▸ WORK TO BE COMPLETED
What lines of the data below hold the string "samples"? Copy each one.

▸ INPUT RECORDS
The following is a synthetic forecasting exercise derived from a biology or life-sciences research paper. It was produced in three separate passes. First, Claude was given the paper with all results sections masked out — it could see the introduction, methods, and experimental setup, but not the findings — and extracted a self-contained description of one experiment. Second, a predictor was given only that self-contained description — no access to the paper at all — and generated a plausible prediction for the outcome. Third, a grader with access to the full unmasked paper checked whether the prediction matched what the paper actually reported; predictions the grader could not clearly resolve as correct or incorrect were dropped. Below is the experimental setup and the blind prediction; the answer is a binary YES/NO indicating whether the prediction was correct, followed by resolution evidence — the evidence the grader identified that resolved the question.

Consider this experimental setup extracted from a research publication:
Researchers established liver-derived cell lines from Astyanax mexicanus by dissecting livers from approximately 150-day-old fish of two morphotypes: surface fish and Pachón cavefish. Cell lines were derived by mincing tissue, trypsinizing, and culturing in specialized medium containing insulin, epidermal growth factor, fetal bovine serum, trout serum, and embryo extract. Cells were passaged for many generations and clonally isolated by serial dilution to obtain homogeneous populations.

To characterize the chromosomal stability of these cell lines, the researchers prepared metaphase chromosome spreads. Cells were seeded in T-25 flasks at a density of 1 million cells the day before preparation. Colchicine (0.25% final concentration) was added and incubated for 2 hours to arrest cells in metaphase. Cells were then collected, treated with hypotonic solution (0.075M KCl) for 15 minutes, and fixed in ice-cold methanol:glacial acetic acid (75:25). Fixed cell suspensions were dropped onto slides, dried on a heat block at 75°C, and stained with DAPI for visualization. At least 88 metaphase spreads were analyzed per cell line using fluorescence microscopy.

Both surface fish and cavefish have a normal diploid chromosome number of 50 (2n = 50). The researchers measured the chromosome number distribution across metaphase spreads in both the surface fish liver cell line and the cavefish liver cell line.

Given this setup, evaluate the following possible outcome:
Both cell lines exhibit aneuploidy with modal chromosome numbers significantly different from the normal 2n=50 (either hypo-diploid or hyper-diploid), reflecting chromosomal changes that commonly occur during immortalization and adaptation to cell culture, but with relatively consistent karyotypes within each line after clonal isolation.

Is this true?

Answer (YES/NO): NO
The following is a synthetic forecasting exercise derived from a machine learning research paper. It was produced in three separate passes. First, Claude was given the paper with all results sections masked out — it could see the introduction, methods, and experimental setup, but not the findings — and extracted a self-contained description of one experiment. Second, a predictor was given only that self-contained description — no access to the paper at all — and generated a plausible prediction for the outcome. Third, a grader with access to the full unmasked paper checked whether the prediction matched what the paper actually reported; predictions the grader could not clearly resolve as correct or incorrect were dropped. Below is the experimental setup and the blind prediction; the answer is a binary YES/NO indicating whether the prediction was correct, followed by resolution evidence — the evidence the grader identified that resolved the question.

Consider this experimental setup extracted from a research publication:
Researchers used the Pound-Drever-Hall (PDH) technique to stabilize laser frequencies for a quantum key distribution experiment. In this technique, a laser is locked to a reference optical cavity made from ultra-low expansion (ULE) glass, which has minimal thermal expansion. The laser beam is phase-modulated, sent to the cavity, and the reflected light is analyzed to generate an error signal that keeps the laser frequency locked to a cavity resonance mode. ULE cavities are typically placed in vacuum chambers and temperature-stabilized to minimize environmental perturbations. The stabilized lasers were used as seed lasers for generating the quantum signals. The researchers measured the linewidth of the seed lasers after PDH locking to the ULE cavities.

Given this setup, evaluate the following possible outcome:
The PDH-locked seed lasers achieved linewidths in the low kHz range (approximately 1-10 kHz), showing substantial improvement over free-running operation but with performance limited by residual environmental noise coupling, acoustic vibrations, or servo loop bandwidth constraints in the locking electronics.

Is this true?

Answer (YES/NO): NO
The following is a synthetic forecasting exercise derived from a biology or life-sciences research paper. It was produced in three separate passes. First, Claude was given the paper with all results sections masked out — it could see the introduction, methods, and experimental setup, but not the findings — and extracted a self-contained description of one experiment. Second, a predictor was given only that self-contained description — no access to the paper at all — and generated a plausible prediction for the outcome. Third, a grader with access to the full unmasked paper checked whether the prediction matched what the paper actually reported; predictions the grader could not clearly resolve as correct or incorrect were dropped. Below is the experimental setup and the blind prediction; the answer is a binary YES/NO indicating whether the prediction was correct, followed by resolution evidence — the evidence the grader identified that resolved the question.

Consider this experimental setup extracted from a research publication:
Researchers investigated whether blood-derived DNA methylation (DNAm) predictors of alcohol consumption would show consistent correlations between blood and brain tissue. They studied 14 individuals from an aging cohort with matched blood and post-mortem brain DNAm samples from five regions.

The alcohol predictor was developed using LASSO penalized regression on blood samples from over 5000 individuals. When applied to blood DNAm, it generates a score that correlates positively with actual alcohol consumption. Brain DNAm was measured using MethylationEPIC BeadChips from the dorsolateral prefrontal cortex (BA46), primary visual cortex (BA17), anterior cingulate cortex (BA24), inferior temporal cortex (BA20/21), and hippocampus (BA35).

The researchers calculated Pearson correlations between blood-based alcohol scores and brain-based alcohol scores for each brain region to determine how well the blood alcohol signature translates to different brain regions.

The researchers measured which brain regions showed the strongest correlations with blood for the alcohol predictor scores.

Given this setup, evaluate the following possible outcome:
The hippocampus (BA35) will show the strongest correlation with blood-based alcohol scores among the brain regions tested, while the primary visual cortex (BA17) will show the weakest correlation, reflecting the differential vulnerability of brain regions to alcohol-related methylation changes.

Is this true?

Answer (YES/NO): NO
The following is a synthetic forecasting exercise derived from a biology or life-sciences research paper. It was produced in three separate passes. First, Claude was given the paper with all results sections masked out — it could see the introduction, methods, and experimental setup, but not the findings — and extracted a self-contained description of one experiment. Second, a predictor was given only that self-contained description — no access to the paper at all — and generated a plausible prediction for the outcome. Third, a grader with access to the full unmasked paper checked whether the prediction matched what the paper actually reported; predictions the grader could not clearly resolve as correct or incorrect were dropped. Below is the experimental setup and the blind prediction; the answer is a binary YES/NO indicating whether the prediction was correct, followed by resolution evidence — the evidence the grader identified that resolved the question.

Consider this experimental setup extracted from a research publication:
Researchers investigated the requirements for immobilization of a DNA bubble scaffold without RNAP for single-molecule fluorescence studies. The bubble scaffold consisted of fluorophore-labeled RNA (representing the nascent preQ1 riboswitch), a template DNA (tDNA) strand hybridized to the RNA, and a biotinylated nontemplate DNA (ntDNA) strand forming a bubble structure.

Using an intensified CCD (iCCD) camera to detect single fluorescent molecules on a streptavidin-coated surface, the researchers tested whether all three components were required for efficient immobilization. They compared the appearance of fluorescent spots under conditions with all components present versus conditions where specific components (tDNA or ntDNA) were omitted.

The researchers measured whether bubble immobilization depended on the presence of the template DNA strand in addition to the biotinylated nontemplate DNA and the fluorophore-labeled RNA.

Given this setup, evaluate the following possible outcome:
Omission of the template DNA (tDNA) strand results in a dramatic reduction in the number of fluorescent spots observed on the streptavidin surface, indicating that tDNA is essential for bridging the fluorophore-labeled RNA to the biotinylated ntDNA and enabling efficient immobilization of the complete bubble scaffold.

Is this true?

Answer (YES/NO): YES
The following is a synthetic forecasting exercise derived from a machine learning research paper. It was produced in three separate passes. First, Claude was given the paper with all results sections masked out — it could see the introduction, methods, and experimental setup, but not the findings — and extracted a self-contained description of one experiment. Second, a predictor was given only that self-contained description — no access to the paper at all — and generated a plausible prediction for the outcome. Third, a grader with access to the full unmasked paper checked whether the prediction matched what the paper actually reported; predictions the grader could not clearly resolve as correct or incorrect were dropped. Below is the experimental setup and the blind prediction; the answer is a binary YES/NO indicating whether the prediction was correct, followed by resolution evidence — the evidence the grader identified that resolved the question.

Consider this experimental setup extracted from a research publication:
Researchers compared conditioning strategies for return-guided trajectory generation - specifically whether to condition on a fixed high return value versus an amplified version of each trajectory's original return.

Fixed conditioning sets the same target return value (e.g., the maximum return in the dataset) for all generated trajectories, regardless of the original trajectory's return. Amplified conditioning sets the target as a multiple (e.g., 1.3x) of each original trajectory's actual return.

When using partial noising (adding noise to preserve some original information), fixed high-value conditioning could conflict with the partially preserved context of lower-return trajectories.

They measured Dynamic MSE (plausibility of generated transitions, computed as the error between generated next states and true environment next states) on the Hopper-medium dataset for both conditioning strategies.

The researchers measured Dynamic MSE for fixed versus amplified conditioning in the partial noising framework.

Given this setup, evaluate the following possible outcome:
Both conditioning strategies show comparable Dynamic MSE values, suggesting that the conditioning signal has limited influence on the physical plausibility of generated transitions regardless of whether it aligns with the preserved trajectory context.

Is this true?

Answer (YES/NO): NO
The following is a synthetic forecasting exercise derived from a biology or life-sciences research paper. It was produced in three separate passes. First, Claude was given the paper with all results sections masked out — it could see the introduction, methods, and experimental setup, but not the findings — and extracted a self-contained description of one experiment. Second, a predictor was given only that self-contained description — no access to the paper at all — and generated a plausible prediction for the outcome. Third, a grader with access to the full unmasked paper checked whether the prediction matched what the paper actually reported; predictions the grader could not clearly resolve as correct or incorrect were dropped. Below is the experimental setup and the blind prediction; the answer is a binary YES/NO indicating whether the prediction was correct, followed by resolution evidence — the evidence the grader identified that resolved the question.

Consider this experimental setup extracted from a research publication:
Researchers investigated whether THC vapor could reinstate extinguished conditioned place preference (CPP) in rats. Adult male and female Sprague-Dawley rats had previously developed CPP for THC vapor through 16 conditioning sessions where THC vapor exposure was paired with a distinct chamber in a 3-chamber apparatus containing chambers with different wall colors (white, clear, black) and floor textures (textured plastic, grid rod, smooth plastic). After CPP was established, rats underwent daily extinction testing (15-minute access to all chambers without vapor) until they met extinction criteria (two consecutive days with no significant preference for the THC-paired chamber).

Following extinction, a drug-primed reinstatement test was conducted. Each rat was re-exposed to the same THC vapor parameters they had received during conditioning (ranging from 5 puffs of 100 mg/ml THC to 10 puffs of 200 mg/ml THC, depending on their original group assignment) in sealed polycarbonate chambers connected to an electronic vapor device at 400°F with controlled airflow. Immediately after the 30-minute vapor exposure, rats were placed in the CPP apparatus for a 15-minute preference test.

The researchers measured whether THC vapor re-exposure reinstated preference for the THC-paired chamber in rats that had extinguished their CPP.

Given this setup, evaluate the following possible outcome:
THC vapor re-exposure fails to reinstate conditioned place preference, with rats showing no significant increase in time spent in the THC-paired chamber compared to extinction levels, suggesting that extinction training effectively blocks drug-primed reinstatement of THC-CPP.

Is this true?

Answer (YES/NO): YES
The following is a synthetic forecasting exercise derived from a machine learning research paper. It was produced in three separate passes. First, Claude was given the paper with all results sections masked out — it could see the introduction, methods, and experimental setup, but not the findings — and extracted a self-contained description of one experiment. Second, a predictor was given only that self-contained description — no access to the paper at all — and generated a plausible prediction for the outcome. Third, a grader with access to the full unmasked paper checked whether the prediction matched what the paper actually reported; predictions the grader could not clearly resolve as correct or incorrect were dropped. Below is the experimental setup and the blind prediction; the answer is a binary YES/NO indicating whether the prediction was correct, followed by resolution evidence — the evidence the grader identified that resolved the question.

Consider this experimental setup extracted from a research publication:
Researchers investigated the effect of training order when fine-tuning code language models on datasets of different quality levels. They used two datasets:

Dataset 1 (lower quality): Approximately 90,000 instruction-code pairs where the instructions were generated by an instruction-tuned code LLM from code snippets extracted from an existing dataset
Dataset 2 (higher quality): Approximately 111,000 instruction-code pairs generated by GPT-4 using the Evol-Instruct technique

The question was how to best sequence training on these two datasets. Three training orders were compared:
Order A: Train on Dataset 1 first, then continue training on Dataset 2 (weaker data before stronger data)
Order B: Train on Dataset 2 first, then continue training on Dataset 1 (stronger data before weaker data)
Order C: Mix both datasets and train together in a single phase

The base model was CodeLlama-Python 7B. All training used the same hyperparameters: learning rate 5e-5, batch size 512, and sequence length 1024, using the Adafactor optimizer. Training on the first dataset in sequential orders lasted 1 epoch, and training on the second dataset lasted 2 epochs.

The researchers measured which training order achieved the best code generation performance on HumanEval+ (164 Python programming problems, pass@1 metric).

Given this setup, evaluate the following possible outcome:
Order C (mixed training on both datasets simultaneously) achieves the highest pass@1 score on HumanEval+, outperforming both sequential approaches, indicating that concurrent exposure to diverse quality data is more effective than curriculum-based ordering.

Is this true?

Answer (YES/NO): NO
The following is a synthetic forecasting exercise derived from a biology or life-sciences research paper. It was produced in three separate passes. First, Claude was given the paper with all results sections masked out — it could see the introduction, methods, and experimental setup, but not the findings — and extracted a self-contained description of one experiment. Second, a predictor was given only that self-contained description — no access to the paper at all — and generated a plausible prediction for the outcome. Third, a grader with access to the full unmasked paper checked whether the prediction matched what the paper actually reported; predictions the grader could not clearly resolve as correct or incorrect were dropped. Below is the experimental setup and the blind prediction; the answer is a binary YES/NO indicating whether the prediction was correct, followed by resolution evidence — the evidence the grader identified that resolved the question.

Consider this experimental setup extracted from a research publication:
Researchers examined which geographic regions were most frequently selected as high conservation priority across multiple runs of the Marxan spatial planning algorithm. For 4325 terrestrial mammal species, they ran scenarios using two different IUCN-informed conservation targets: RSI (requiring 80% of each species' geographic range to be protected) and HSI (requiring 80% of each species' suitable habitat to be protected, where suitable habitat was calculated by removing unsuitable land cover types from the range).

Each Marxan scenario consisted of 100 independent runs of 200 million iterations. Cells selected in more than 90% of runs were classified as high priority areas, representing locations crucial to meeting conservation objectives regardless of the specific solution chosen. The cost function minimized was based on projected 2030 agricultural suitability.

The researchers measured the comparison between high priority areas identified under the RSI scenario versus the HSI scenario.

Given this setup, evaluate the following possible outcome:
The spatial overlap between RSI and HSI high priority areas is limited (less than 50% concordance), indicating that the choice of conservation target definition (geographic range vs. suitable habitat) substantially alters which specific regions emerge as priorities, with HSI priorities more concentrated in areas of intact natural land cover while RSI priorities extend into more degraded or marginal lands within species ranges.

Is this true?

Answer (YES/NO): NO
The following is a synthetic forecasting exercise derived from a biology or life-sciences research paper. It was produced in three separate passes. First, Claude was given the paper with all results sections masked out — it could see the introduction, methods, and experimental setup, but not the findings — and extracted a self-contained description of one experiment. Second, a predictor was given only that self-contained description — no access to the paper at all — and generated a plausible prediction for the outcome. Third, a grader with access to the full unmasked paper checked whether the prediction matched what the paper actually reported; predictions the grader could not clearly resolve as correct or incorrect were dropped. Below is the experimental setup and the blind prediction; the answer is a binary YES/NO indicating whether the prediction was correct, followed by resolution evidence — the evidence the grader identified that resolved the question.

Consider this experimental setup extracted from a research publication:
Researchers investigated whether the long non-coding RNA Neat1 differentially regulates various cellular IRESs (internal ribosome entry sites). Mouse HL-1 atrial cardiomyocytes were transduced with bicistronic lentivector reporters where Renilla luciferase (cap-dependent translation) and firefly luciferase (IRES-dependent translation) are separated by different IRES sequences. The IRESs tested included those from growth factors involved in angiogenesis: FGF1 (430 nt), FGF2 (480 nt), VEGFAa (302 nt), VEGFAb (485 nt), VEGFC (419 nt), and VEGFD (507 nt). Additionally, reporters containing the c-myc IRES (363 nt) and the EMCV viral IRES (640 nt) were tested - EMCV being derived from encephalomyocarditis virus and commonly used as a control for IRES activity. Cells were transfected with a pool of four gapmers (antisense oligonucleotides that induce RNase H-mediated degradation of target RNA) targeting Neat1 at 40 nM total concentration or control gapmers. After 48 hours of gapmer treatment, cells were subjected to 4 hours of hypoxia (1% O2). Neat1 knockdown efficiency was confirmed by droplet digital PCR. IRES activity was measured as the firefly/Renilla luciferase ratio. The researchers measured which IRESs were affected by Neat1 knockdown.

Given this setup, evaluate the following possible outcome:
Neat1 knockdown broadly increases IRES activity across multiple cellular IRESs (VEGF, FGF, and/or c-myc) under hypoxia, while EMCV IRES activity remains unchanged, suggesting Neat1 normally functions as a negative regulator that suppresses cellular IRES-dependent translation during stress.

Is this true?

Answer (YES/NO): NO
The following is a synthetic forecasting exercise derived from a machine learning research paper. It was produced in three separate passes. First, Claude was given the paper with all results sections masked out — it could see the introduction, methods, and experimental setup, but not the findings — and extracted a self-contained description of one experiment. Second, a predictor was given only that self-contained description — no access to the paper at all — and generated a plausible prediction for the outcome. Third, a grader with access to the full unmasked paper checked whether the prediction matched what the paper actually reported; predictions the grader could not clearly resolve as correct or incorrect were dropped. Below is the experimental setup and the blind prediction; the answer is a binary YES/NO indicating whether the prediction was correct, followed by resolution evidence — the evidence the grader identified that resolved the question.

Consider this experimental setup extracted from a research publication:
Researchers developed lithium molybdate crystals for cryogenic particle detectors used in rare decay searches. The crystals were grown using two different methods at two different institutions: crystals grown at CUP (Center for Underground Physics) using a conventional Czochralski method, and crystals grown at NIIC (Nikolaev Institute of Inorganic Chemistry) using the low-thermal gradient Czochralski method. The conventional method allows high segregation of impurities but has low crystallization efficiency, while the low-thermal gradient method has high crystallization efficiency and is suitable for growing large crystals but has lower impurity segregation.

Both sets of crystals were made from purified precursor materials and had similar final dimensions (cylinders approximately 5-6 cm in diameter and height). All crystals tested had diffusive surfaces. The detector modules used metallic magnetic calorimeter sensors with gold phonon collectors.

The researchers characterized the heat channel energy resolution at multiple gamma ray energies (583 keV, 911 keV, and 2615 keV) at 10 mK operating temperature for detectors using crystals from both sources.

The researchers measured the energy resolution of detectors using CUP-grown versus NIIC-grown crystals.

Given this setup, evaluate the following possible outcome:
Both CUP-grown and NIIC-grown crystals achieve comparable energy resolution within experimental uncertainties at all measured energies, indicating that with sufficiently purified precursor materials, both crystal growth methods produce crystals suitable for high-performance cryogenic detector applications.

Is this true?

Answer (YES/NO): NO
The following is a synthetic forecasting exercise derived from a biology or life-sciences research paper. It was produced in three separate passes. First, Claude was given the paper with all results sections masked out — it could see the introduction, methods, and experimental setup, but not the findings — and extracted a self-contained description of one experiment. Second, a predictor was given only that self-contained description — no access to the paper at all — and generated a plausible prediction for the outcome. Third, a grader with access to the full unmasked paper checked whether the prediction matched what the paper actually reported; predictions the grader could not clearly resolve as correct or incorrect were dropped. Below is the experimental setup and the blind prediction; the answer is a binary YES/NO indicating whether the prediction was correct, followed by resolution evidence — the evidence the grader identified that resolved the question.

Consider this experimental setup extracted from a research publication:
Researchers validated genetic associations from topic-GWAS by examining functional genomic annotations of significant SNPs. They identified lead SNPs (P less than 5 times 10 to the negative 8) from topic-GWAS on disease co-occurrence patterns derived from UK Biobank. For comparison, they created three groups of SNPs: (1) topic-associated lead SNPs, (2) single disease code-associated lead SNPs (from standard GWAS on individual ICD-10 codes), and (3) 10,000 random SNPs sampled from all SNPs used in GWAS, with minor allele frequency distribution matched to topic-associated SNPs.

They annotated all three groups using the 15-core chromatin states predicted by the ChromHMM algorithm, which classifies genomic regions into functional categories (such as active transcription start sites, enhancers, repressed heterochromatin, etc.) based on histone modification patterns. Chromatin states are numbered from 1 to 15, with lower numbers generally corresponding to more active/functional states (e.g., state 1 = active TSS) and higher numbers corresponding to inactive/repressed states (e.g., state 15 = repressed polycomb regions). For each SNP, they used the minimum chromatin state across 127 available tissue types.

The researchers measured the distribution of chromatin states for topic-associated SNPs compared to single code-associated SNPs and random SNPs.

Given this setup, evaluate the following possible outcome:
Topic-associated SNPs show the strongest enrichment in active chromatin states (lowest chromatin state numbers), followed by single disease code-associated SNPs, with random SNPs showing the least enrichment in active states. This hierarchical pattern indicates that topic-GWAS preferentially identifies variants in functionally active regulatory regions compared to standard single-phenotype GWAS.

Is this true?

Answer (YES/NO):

▸ PROBLEM SOLUTION
Researchers investigated whether blood-derived DNA methylation (DNAm) predictors of alcohol consumption would show consistent correlations between blood and brain tissue. They studied 14 individuals from an aging cohort with matched blood and post-mortem brain DNAm samples from five regions.
The alcohol predictor was developed using LASSO penalized regression on blood samples from over 5000 individuals. When applied to blood DNAm, it generates a score that correlates positively with actual alcohol consumption. Brain DNAm was measured using MethylationEPIC BeadChips from the dorsolateral prefrontal cortex (BA46), primary visual cortex (BA17), anterior cingulate cortex (BA24), inferior temporal cortex (BA20/21), and hippocampus (BA35).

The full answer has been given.